The latest in the series “Wicked Prey” opens as many have lately in the criminal family arena. Brutus Cohen and Rosie Cruz, both aliases, are in St. Paul looking to link up with other members of their gang in the days before a big score. The Republican convention is also in town and the gang has big plans to take advantage of all that money. The fact that the political money men really can’t let out to the police what happened to them or how much money they lost just makes the job easier and very lucrative. And ripping off the money men is just the start on a much larger plan.
Naturally, Lucas and his people are called in to work the case. It isn’t the first time Lucas has handled a sensitive political situation and the illegality of what the money men are doing is without question. But, the world of politics is what it is and the bigger issue is that Brutus Cohen and Rosie Cruz and other members of the gang have a history of killing law enforcement and civilians. A nasty pattern that quickly repeats itself making Lucas and his team frantic trying to find these killers before others get hurt or killed. Naturally, things go sideways and then very bad with events becoming increasingly violent and harder to deal with from a media and publicity angle while the death and injury count climbs.
If that isn’t enough, there is the secondary story line of his adopted daughter, Letty, who at a very sophisticated fourteen, is messing with a psycho. A psycho who wants Lucas Davenport to suffer before he kills everyone in the family. Yet another storyline involves a shooter who wants to take a shot at McCain.
Once again, John Sandford tells us virtually all the bad guys and bad gals in the opening chapter. So there is little mystery to figure out. Instead, this book is all about the chases and the hunts for the various suspects. Unfortunately those various chases are less than riveting which leads to a lack of suspense or thrills for the reader.
The various chases also lead to major ethical questions regarding the Letty storyline. Not only is there a major plot point hole regarding her age and her internship for a local media outlet, the actions she takes in this novel go far beyond what Lucas has done in the past. She really does seem to believe and live the concept that the ends justify the means and doesn’t care who she sacrifices to achieve her goal. By the end of the book one begins to wonder if she is a budding psychopath headed to be in direct and violent conflict with Lucas. The fact that he becomes aware of her actions and says absolutely nothing about the matter raises serious questions as to his responsibilities as a father.

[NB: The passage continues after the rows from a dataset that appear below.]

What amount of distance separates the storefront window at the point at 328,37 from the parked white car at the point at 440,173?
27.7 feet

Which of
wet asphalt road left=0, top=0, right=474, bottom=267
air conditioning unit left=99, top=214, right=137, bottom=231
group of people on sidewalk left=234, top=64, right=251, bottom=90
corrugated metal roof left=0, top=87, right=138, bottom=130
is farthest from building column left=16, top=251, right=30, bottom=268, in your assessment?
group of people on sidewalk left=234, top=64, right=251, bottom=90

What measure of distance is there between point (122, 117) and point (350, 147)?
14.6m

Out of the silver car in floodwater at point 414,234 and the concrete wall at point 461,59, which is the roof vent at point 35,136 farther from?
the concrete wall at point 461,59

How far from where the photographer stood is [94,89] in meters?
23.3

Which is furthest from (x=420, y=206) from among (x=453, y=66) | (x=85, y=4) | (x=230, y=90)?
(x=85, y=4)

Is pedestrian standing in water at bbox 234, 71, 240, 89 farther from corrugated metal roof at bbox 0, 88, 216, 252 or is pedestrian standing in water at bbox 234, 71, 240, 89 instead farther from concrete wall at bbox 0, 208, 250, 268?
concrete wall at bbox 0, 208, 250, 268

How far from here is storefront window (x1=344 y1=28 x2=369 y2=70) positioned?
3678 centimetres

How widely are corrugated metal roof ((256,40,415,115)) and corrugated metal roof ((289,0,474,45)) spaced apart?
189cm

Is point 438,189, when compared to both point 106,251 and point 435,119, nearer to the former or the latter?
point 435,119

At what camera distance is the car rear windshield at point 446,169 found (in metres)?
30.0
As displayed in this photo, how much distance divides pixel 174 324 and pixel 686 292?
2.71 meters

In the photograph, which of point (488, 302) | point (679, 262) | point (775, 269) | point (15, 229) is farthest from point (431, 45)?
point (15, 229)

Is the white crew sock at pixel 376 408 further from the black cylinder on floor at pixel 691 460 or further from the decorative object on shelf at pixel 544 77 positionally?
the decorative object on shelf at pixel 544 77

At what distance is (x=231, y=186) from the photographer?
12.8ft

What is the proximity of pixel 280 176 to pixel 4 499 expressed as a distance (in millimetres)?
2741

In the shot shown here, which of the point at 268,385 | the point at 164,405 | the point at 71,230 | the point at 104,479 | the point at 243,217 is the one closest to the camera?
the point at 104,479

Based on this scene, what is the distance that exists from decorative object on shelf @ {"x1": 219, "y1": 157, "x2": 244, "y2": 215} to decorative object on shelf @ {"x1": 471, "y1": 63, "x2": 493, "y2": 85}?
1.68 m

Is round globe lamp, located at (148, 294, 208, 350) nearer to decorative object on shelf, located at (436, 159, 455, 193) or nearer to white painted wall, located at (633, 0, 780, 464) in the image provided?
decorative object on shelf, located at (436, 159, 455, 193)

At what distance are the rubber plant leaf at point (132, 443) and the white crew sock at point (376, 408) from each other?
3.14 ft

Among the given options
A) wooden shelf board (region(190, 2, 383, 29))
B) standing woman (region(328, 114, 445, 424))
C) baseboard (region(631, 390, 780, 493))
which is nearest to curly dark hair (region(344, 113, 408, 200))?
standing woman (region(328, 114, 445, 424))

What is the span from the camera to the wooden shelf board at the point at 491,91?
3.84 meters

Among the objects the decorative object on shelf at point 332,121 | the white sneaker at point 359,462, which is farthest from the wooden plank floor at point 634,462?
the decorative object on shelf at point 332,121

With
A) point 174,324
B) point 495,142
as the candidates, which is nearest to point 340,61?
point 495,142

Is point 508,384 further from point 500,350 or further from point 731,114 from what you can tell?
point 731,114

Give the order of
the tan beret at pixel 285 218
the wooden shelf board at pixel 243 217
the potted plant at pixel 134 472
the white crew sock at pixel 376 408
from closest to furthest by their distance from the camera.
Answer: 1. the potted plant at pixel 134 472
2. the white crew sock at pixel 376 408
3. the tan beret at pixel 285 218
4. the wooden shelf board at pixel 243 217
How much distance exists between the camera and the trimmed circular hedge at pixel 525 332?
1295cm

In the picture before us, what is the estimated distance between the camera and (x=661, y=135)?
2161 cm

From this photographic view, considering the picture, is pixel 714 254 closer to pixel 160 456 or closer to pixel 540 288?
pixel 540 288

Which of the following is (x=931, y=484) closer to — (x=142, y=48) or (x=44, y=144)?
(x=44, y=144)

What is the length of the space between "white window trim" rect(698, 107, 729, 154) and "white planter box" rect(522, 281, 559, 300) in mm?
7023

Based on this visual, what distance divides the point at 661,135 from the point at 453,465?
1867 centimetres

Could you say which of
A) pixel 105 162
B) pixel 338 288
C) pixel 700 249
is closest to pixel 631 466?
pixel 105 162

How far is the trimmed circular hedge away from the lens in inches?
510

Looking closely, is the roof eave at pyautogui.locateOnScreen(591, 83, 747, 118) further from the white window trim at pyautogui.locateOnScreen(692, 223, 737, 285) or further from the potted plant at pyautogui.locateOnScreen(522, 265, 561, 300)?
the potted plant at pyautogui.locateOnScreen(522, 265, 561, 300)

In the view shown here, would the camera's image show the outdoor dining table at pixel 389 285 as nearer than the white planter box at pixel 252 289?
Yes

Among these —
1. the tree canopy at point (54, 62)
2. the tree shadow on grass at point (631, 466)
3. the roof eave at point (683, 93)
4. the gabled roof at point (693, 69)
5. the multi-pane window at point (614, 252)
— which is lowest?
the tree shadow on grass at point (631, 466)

The main case, the search for Cohen and Cruz, holds some interest even though the chase is disjointed, scattered, and is not totally resolved leaving open and guaranteed a sequel with some of these villains. A lot of authors seem to be doing that these days by bringing back the same criminals for return engagement after return engagement. Biggest case in point for that are recent books by Robert B. Parker.
However, the biggest issue by far is the read itself in that the book doesn’t read like a John Sandford novel normally does. Language is almost always unnecessarily graphic lately and that continues in this novel with Lucas and others using the f-word in every situation regardless of event, audience, or suitability. Beyond that fact, there is the feeling that the novel just flat out doesn’t read like a Lucas Davenport novel. The voice, style, whatever that elusive quality was that made a Lucas Davenport novel read like one is gone from this book.
Ultimately, that is our loss as readers. One hopes that John Sandford can get that quality back—and soon.
G. P. Putnam’s Sons (part of Penguin Group)
Book provided by the good folks of the Plano, Texas Public Library System.